Exercise data:
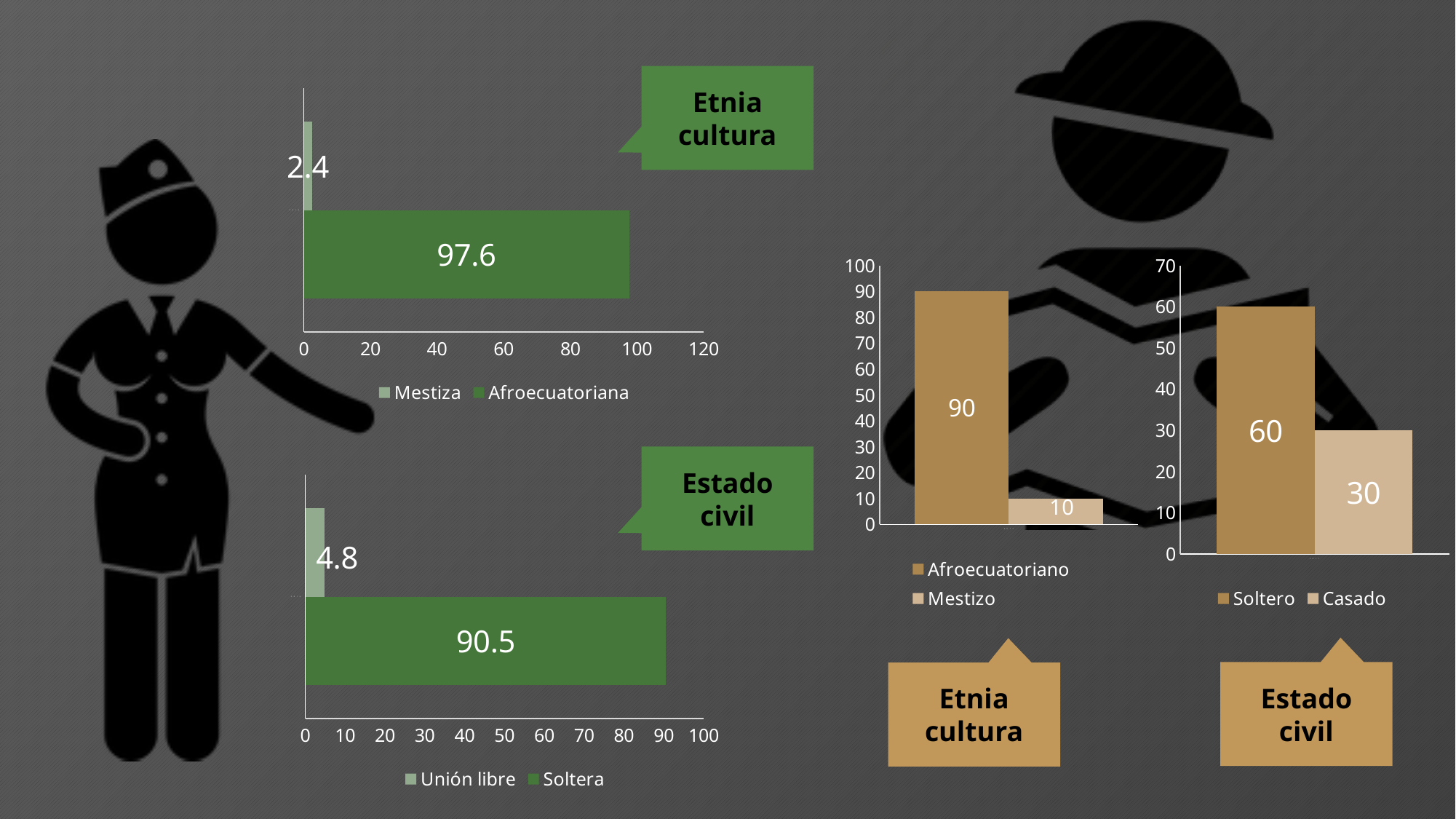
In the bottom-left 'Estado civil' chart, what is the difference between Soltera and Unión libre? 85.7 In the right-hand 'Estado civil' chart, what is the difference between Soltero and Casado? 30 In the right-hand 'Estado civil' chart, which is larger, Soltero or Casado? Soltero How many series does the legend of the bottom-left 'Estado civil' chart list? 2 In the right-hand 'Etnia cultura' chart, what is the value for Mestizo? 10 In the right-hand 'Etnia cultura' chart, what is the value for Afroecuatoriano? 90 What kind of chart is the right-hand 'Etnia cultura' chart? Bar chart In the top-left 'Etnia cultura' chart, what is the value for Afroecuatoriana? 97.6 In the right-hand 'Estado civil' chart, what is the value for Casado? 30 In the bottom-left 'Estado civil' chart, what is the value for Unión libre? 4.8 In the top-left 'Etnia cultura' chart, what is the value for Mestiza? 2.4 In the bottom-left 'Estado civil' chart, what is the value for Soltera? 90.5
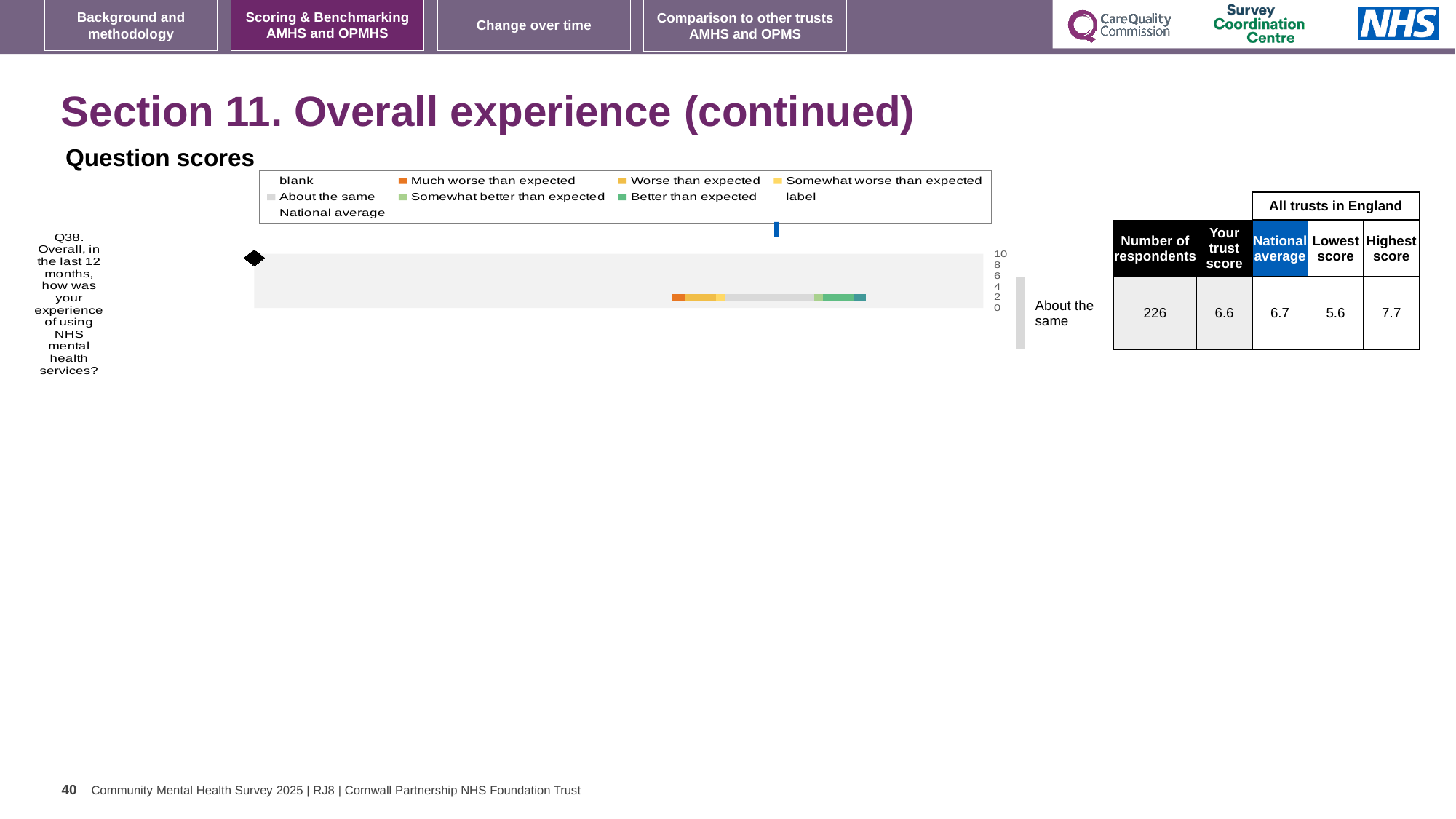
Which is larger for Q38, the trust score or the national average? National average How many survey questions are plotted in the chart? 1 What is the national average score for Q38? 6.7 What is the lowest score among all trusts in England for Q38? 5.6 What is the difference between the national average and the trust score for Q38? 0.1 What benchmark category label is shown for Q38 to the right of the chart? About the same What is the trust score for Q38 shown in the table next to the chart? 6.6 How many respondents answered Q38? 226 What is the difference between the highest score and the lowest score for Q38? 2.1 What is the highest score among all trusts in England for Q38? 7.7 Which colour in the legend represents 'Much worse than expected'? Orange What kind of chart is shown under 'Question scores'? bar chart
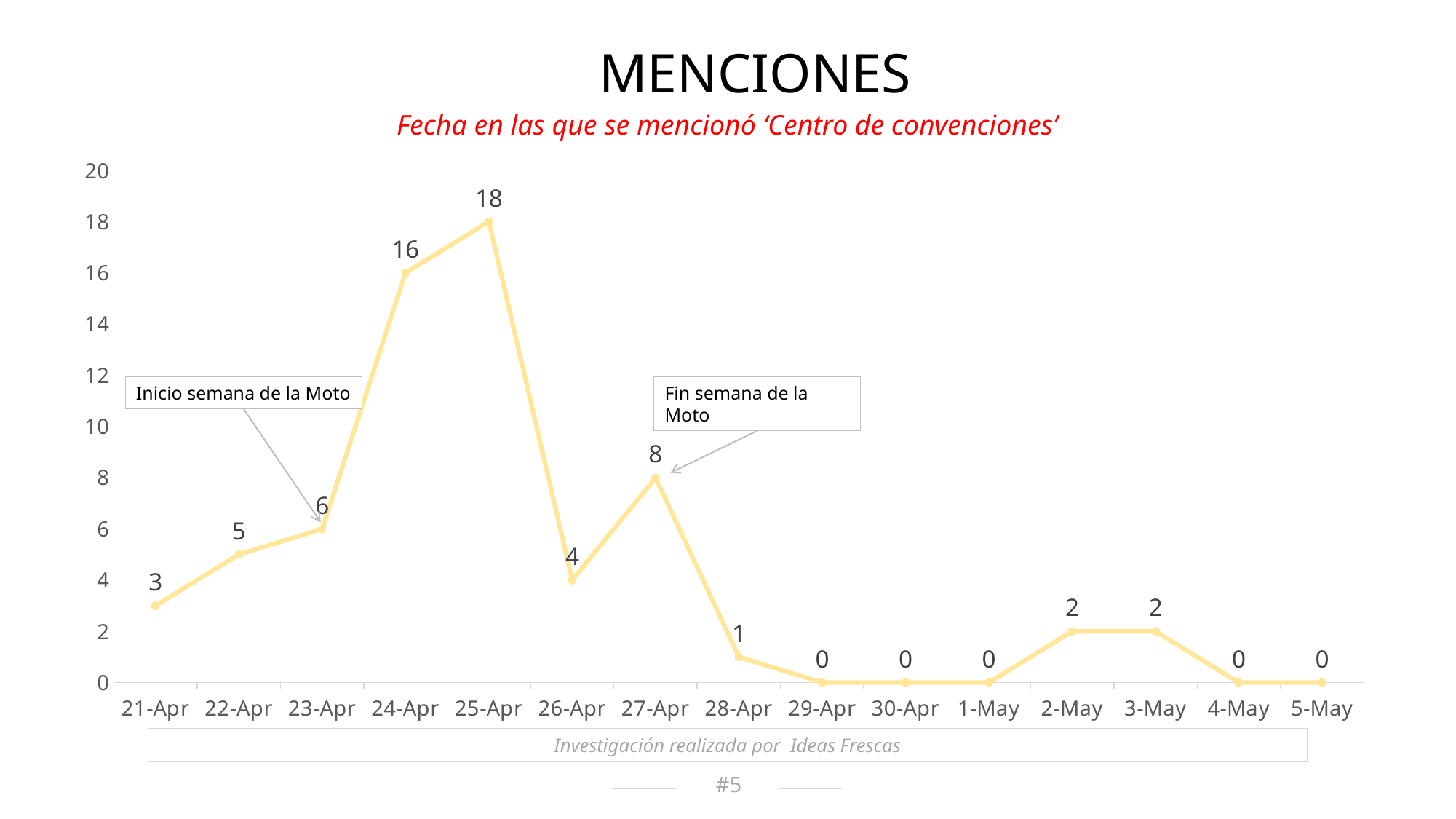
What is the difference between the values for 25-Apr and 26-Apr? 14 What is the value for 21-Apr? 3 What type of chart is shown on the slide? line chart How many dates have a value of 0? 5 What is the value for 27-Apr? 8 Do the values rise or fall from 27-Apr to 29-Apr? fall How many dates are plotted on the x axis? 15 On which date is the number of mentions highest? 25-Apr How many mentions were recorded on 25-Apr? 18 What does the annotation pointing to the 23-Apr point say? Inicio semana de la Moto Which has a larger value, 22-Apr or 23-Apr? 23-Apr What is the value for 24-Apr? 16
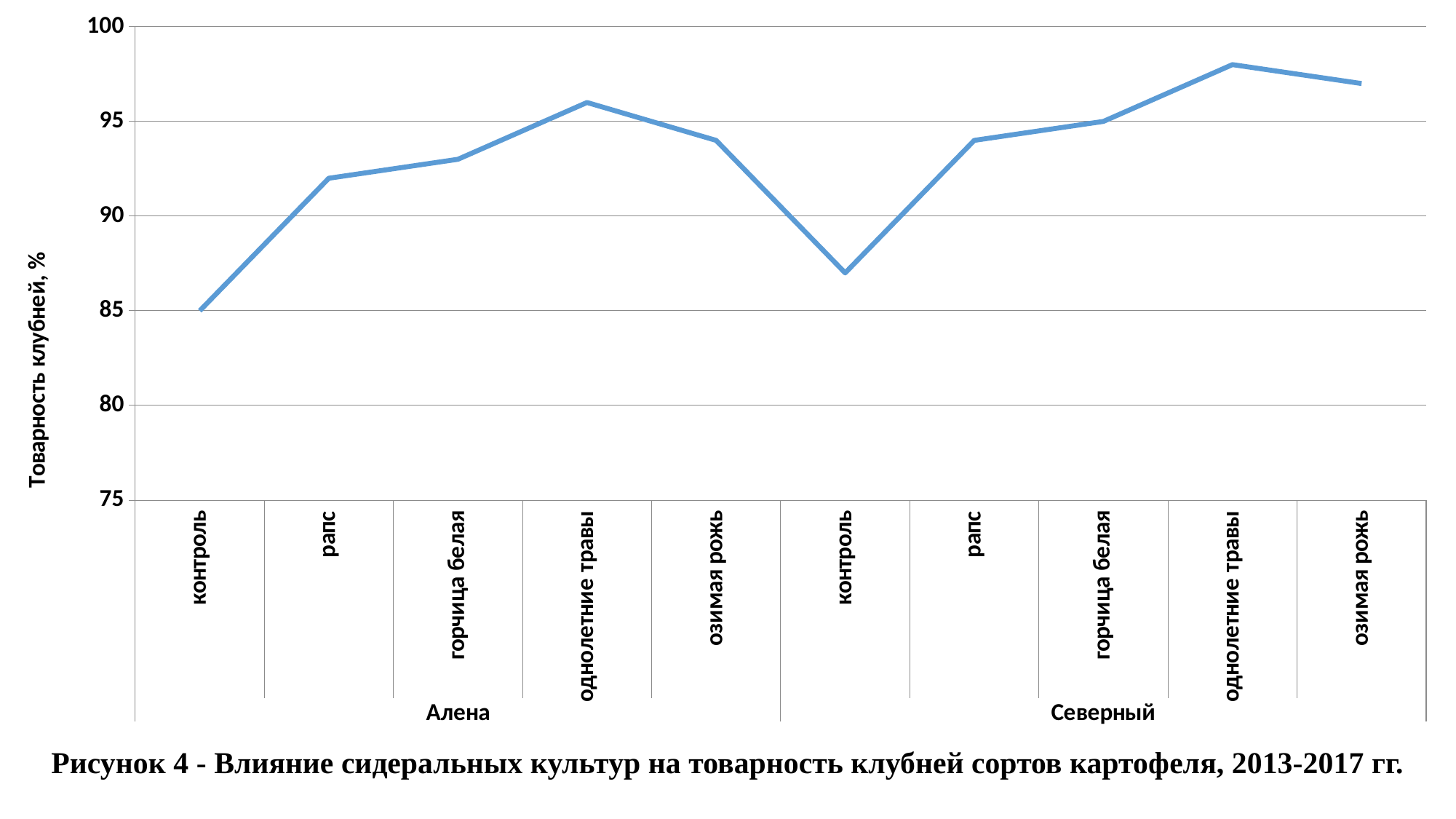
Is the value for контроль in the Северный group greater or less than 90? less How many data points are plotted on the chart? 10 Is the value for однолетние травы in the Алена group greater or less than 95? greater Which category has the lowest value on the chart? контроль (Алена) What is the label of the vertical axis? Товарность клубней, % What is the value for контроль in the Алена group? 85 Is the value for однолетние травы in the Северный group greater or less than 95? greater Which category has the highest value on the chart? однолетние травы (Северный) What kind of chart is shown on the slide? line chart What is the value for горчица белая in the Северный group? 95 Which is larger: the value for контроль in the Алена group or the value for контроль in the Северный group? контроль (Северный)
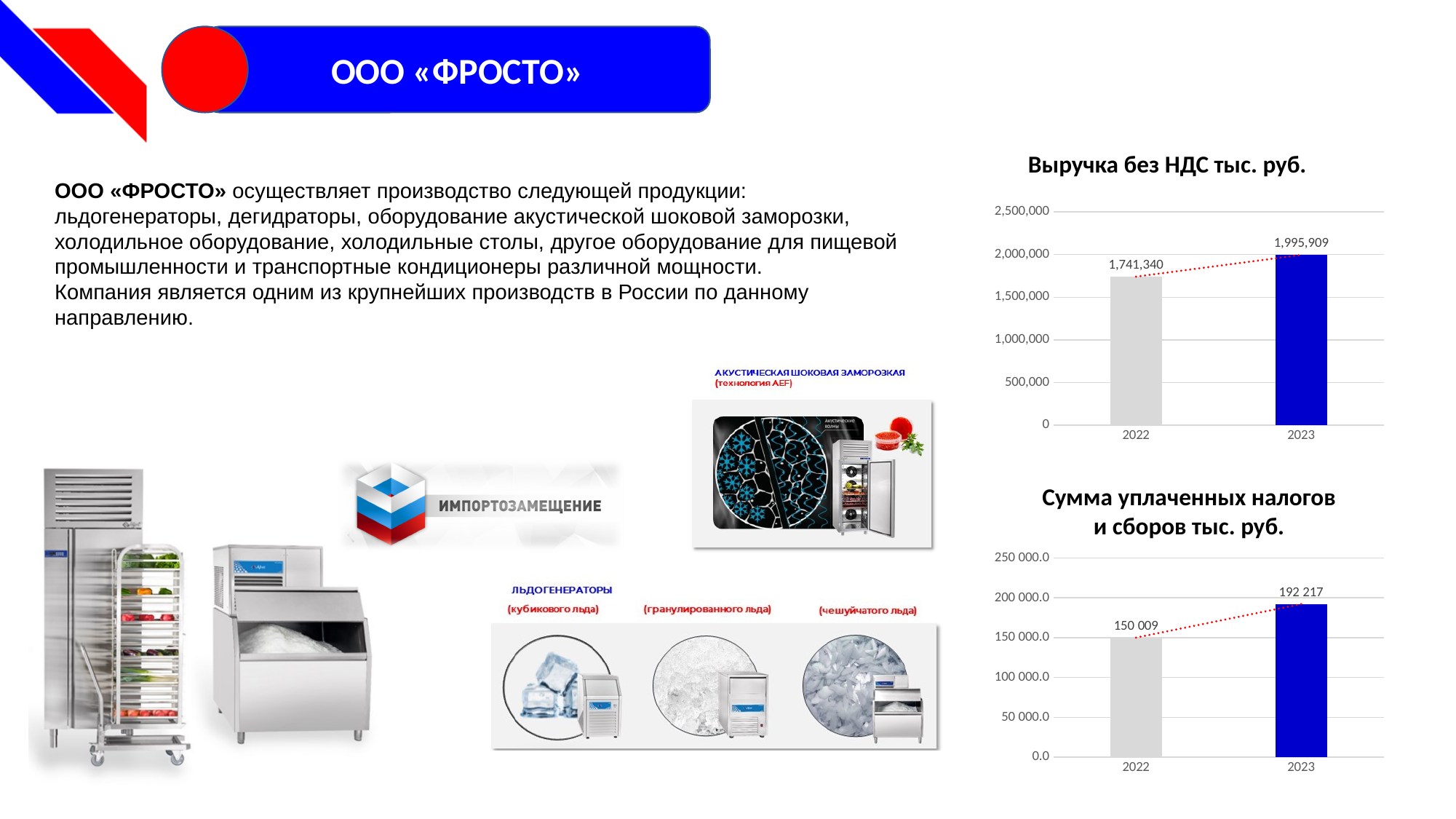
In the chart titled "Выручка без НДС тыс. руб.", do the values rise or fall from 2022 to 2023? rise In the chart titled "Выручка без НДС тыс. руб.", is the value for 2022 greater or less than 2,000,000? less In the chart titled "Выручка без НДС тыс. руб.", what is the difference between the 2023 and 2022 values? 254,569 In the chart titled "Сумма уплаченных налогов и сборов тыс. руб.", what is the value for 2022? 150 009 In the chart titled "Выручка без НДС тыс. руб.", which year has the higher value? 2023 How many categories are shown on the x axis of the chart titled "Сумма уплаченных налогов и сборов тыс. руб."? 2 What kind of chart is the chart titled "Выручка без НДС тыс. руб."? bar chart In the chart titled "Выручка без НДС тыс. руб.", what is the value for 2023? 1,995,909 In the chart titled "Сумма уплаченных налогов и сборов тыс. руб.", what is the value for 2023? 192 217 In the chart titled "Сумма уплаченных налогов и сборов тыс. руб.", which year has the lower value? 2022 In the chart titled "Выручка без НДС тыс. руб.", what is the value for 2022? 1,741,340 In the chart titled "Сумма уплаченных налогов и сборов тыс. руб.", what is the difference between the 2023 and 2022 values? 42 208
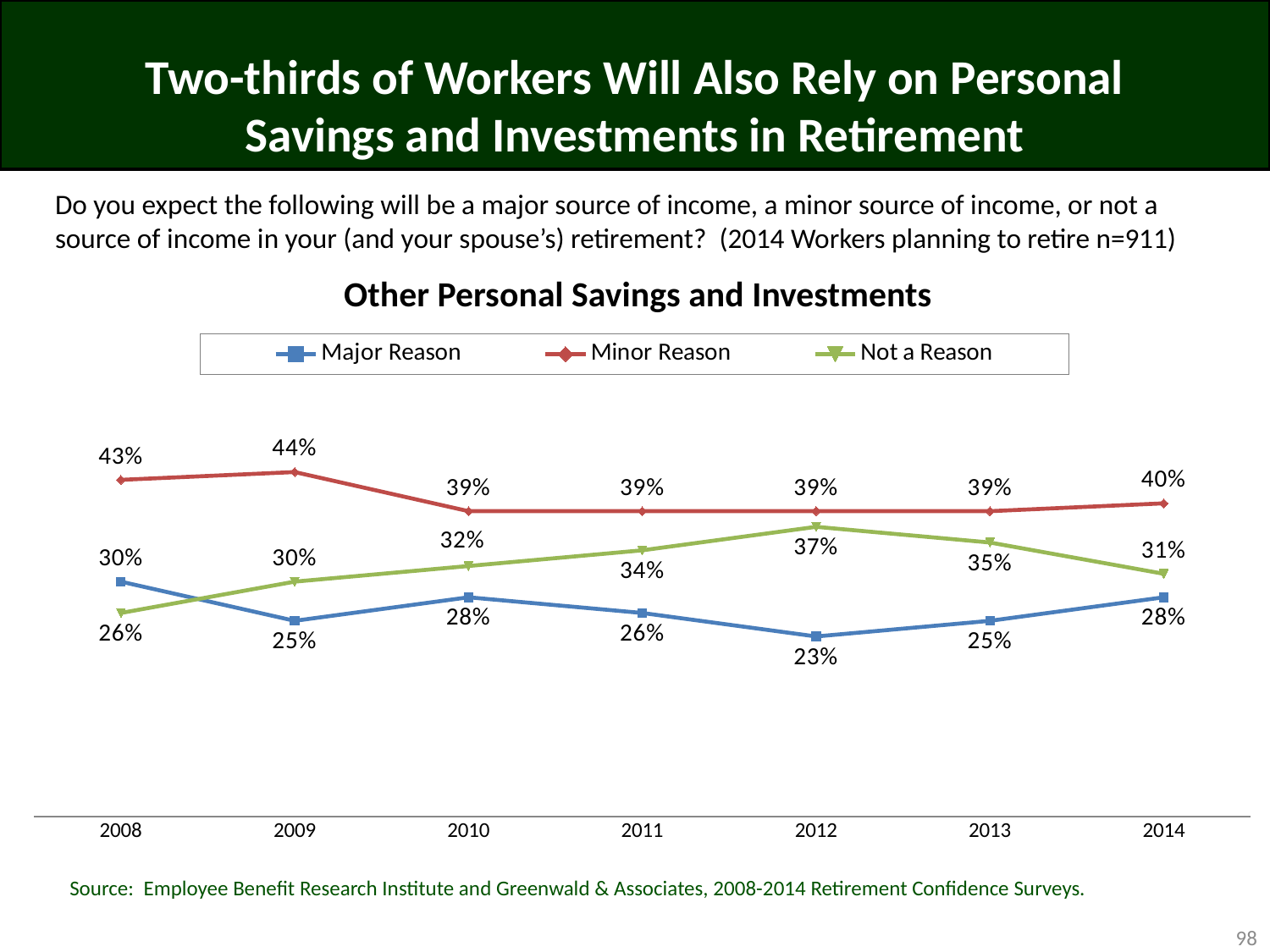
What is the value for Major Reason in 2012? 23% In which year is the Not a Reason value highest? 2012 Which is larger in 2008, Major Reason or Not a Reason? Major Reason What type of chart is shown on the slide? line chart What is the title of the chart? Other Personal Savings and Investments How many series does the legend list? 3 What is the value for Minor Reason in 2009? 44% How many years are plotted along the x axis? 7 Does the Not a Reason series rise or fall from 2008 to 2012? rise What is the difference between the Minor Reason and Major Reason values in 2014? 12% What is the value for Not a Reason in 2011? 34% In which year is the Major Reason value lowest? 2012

Task brief: Return each line of the records that contains the word "type".

Answer section:
What is the difference between the values for 25-Apr and 26-Apr? 14 What is the value for 21-Apr? 3 What type of chart is shown on the slide? line chart How many dates have a value of 0? 5 What is the value for 27-Apr? 8 Do the values rise or fall from 27-Apr to 29-Apr? fall How many dates are plotted on the x axis? 15 On which date is the number of mentions highest? 25-Apr How many mentions were recorded on 25-Apr? 18 What does the annotation pointing to the 23-Apr point say? Inicio semana de la Moto Which has a larger value, 22-Apr or 23-Apr? 23-Apr What is the value for 24-Apr? 16
What is the value for Major Reason in 2012? 23% In which year is the Not a Reason value highest? 2012 Which is larger in 2008, Major Reason or Not a Reason? Major Reason What type of chart is shown on the slide? line chart What is the title of the chart? Other Personal Savings and Investments How many series does the legend list? 3 What is the value for Minor Reason in 2009? 44% How many years are plotted along the x axis? 7 Does the Not a Reason series rise or fall from 2008 to 2012? rise What is the difference between the Minor Reason and Major Reason values in 2014? 12% What is the value for Not a Reason in 2011? 34% In which year is the Major Reason value lowest? 2012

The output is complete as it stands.